* Aufgabe
Benenne in den Einträgen von der Zeile mit „How distant from“ bis zum Ende „stone wall“ in „brick wall“ um. Gib diese Zeilen wieder und lass alles andere unverändert.

* Daten

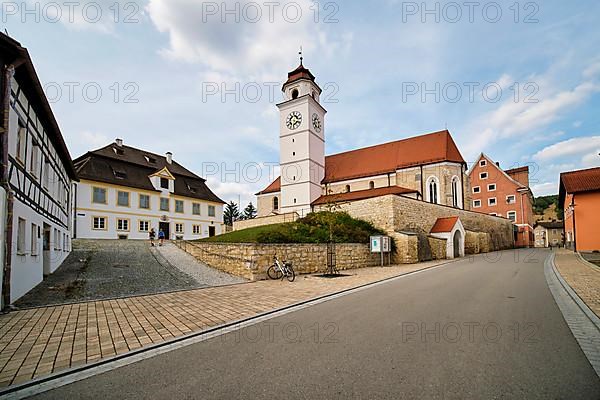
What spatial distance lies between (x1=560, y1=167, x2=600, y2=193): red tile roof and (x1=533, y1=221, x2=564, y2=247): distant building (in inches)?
1591

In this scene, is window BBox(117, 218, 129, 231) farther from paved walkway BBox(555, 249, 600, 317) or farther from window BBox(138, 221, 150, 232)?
paved walkway BBox(555, 249, 600, 317)

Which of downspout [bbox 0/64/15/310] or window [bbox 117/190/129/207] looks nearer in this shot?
downspout [bbox 0/64/15/310]

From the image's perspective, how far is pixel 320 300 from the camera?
29.5 feet

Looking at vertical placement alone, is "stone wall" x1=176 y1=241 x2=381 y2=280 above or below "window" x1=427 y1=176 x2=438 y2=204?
below

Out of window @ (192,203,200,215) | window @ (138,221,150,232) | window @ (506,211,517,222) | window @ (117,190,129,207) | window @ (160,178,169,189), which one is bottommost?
window @ (138,221,150,232)

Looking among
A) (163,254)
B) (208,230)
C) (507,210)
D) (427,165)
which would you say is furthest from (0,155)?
(507,210)

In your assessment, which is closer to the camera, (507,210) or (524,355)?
(524,355)

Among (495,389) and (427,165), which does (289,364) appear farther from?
(427,165)

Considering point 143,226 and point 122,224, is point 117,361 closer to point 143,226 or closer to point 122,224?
point 122,224

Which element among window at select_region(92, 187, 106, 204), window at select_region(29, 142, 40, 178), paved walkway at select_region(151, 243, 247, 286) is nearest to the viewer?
window at select_region(29, 142, 40, 178)

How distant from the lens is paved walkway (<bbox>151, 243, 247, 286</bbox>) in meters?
13.1

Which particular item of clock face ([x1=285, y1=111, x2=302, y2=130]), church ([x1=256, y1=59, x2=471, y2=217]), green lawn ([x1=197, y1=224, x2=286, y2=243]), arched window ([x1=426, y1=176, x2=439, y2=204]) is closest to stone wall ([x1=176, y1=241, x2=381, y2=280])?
green lawn ([x1=197, y1=224, x2=286, y2=243])

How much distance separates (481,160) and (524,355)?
185 ft

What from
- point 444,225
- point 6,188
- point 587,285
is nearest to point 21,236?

* Ergebnis der Übung
How distant from the lens is paved walkway (<bbox>151, 243, 247, 286</bbox>) in meters?
13.1

Which particular item of clock face ([x1=285, y1=111, x2=302, y2=130]), church ([x1=256, y1=59, x2=471, y2=217]), green lawn ([x1=197, y1=224, x2=286, y2=243]), arched window ([x1=426, y1=176, x2=439, y2=204]) is closest to brick wall ([x1=176, y1=241, x2=381, y2=280])?
green lawn ([x1=197, y1=224, x2=286, y2=243])

How much distance separates (481,160) and (524,355)?
185 ft

What from
- point 444,225
- point 6,188
- point 587,285
is nearest to point 21,236?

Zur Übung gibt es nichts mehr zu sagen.